Photocatalytic oxidation of emerging contaminants: Kinetics and pathways for photocatalytic oxidation of pharmaceutical compounds

Pharmaceutical compounds are emerging contaminants in aquatic environments because they are bioactive, polar and persistent which may cause adverse effects in aquatic wildlife and humans. Degradation of these compounds by conventional activated sludge treatment ranged from complete to very poor, however, recent studies on new treatment technologies showed that photocatalytic oxidation is one of the most promising treatment technologies to remove these compounds from water. This study examined photocatalytic oxidation of four pharmaceuticals, using titanium dioxide (TiO2).
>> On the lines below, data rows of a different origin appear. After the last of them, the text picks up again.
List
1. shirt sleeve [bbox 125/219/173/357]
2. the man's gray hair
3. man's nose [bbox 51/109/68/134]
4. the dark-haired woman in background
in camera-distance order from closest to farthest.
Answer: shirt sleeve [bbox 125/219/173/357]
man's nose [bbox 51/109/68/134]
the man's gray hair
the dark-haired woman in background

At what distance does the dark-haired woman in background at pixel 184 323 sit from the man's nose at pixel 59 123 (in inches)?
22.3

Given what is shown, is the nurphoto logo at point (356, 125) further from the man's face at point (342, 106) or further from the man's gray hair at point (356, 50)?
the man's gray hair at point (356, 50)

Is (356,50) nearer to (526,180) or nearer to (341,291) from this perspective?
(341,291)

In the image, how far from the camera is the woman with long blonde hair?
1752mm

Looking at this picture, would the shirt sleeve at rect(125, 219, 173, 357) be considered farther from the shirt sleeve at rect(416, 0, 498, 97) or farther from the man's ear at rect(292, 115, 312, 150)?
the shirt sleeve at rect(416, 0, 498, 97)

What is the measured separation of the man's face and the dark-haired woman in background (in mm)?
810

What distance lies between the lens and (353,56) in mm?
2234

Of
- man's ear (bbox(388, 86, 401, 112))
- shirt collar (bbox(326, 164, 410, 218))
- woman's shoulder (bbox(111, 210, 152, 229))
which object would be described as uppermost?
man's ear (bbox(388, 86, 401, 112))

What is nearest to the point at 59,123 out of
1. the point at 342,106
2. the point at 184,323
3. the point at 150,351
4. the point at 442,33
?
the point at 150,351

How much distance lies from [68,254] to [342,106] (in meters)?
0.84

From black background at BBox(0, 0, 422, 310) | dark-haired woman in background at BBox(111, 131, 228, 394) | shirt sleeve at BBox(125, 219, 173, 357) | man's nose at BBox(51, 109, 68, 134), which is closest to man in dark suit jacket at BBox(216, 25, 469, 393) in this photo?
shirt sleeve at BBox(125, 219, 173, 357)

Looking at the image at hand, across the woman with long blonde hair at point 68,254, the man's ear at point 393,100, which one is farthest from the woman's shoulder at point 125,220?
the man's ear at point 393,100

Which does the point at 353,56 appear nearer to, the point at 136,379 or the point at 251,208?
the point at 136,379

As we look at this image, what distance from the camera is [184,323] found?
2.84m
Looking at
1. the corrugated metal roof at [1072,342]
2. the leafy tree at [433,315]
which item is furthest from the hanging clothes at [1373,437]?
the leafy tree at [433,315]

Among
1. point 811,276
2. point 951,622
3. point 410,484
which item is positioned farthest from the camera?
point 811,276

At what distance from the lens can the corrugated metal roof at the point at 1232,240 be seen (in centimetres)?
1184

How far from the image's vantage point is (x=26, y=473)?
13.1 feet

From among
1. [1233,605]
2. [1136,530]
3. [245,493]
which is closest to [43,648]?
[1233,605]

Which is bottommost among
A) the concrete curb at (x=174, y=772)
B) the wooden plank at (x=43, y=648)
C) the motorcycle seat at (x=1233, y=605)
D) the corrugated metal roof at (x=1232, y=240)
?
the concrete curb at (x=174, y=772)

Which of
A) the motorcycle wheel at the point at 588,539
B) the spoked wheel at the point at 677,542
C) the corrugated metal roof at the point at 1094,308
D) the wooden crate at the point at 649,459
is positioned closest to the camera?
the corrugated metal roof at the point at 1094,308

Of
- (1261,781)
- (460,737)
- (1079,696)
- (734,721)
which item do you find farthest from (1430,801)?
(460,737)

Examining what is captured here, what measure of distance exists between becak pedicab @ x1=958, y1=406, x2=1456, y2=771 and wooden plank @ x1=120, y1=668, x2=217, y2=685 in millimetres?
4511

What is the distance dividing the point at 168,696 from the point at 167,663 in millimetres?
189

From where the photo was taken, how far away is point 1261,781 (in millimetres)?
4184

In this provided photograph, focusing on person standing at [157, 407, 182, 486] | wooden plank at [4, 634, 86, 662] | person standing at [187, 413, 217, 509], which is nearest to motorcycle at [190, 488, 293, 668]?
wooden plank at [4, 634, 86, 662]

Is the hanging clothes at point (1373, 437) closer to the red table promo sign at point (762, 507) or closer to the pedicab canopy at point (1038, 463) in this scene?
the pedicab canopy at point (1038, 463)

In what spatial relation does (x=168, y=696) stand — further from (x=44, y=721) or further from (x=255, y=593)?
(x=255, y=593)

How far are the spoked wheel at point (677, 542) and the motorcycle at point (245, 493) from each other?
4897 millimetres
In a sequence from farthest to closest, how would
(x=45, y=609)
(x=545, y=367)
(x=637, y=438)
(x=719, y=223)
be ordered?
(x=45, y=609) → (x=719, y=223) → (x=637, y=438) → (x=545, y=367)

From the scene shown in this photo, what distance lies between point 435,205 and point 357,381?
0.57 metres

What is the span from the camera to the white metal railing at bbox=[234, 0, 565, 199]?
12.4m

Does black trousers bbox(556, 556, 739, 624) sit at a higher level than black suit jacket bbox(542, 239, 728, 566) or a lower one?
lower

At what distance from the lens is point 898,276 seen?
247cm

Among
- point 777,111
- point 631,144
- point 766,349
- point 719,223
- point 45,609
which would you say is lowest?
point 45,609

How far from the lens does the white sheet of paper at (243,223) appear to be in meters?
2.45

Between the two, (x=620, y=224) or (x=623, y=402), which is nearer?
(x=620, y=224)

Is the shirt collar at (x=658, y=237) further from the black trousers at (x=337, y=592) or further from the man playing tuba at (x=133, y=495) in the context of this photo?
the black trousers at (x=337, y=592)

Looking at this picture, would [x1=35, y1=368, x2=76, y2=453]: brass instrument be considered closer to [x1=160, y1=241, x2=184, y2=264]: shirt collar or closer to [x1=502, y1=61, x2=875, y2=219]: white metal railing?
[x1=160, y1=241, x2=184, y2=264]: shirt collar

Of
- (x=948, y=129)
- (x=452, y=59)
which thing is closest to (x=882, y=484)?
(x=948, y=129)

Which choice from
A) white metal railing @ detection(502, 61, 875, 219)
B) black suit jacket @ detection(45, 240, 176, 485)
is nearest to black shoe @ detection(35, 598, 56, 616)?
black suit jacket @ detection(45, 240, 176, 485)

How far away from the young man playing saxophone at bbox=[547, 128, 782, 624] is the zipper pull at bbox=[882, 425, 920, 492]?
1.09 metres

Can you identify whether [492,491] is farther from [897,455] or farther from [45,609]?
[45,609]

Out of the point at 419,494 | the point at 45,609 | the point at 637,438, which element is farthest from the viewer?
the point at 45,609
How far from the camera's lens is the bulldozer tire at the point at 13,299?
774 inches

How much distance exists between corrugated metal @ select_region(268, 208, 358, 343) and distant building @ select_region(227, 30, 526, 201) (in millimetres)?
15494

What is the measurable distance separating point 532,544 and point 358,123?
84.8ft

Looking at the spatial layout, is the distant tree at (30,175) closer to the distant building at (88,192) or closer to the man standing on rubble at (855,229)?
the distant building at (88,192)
Adsorption of naproxen, ibuprofen, clofibic acid and diclofenac on TiO2 under ambient conditions decreased for all compounds with increasing pH. Diclofenac, naproxen, ibuprofen and clofibric acid were 100%, 65%, 50% and 22% adsorbed at pH 3, respectively but adsorption decreased to 20%-5% at pH > 5. Adsorption of all compounds on TiO2 at pH 3 likely resulted from electrostatic attraction and hydrogen bonding. Diclofenac showed the highest adsorption probably because of the combined effects of carboxyl group and amine lone pair electrons to form bidentate complexes.; Photocatalytic oxidation of naproxen, ibuprofen, clofibric acid and diclofenac were studied in UV illuminated (lambda > 300nm) TiO2 suspensions at pH 3, 5 and 7 and 25°C with emphasis on kinetic rates, intermediate reaction products and oxidation pathways. The faster rates occurred at pH 3 except for diclofenac and coincided with the larger extent of adsorption on TiO2. Diclofenac showed the opposite behavior: oxidation rates increased as pH increased although adsorption decreased. The first order rate constants at pH 5 showed the order NP > IBN > CFA. > DC in the range from 0.098 to 0.026 min-1. The kinetics also followed Langmuir-Hinshelwood kinetics and showed a similar order. Two pH dependent oxidation pathways were identified. Electron transfer from a carboxyl group to a valence band hole dominated at pH 3 yielding a ketone and alcohol from ibuprofen and naproxen oxidation and chlorophenol from clofibric acid oxidation. The hydroxyl radical ring oxidation pathway was dominant at pH > 5 giving the Cl- ion from clofibric acid and diclofenac oxidation. Diclofenac oxidized only through hydroxyl radical substitution on aromatic rings with a carboxyl group to form phenolic intermediates and Cl- ions.